Not only were the governor’s efforts unsuccessful, but a new University of Illinois study shows government workers are a relative bargain compared with their private sector counterparts.
As 35,000 members of the American Federation of State, County and Municipal Employees union vote this week on a new three year collective bargaining agreement with the state, the study appears to show they were right to hold out against Quinn’s push to cut their paychecks.
The study found that state and local government workers in Illinois earn incomes that are 13.5 percent less on average than workers in the private sector with a comparable education.
“When you control for education and other demographic variables, it turns out that public sector workers suffer a wage penalty,” says Robert Bruno, a professor of labor and employment relations on the Urbana campus. “So it’s a myth that state workers in Illinois are overpaid, and to lay the blame for the state’s budget woes and underfunded pensions on state workers is just plain false.”
Under terms of a tentative agreement inked last month between the Quinn administration and AFSCME’s bargaining team, prison guards, welfare workers and other employees will receive no raises in the first year of the pact and then 2 percent salary increases in each of the final two years of the deal.
Bruno and co-author Frank Manzo IV, a research associate, say they wanted to analyze the value of public sector workers to the state of Illinois by taking a more “holistic” look.

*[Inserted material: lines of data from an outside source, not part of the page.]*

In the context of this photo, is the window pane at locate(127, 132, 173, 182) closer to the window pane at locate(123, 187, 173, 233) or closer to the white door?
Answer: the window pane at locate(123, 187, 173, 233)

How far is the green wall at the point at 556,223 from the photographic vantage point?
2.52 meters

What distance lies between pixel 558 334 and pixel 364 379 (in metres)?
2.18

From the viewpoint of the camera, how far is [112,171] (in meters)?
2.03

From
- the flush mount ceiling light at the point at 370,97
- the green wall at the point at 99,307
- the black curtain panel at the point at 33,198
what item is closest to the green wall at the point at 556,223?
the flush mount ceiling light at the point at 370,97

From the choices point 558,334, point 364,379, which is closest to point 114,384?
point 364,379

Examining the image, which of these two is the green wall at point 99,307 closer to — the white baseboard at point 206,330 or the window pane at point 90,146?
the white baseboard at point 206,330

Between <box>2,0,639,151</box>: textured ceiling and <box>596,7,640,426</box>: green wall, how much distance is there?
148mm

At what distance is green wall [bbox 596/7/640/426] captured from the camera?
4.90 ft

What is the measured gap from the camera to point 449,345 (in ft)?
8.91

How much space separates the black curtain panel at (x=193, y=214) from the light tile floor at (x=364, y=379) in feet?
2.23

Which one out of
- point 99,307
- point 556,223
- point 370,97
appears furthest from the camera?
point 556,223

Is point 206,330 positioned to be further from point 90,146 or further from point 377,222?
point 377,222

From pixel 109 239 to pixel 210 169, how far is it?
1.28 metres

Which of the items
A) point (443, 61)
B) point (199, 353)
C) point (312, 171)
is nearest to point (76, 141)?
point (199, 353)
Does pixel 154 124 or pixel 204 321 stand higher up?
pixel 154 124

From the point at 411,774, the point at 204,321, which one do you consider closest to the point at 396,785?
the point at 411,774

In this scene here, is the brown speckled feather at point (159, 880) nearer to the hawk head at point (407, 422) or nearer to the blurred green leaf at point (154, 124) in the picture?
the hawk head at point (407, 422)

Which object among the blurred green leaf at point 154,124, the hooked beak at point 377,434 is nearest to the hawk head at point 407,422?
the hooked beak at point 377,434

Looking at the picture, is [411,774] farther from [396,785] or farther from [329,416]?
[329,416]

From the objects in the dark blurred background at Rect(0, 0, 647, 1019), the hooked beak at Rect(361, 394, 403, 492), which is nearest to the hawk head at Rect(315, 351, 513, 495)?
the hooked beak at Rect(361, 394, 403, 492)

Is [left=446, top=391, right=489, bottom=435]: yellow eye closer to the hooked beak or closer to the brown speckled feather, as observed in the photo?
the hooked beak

“We felt that what passes for public discussion around the cost of government in the state of Illinois has been partisan and not really data-driven or well informed,” said Bruno, also the director of the Labor Education Program in Chicago.
The study included state and local government workers, as well as public school teachers and state university employees.
Public sector workers account for a little more than 13 percent of the state’s total workforce but their effect on the actual economy turns out to be 16 percent of the state’s gross domestic product, the researchers say.
“So it turns out that state workers have quite the economic impact on the Illinois economy,” Manzo said. “That means if you were to cut state spending, which could lead to trimming the state workforce, you’re also by extension going to slow the Illinois economy.”
AFSCME spokesman Anders Lindall said the study shows state employees are not to blame for state government’s money troubles.
“The myth of the overpaid public employee is a phony political fiction,” Lindall said.